**PROVIDED MATERIAL**
= = =
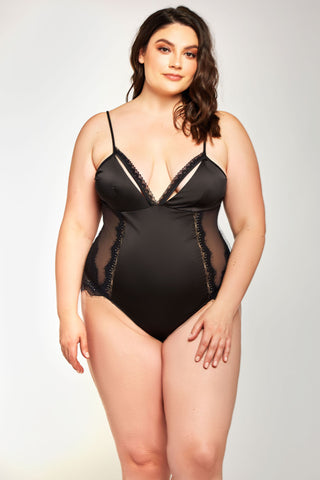 a brown haired white model stands with her left hand resting on her upper thigh. She is wearing a black teddy with a stain panel (not see through) down the mid section. It is adorned with a lace panel up each side and delicate peek-a-boo trim on the cups. She is wearing a size extra large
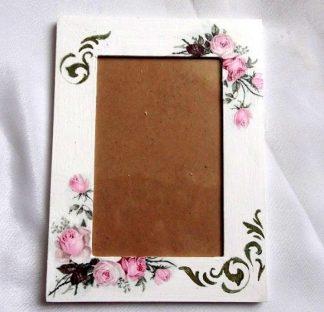 Rama decorata cu trandafiri roz, rama foto 33829.Produs pentru casa si birou, lucrat manual. Rama pentru fotografii, ce are ca design un model floral – trandafiri roz, precum si un model ornamental de culoare neagra, pe un fundal alb spre gri. Rama este decorata cu tehnica servetelului, pictata cu acrilice si lacuita cu lac ecologic. Culori: alb, roz si negru. Rama este potrivita pentru o fotografie de dimensiunile 10 x 15 cm. Dimensiuni rama 20 cm / 15 cm.
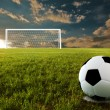 Soccer ball on penalty disk in sunset time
= = =
**WHAT IS BEING ASKED**
Pictures aside, repeat every line of the data above exactly.

**TASK ANSWER**
 a brown haired white model stands with her left hand resting on her upper thigh. She is wearing a black teddy with a stain panel (not see through) down the mid section. It is adorned with a lace panel up each side and delicate peek-a-boo trim on the cups. She is wearing a size extra large
 Rama decorata cu trandafiri roz, rama foto 33829.Produs pentru casa si birou, lucrat manual. Rama pentru fotografii, ce are ca design un model floral – trandafiri roz, precum si un model ornamental de culoare neagra, pe un fundal alb spre gri. Rama este decorata cu tehnica servetelului, pictata cu acrilice si lacuita cu lac ecologic. Culori: alb, roz si negru. Rama este potrivita pentru o fotografie de dimensiunile 10 x 15 cm. Dimensiuni rama 20 cm / 15 cm.
 Soccer ball on penalty disk in sunset time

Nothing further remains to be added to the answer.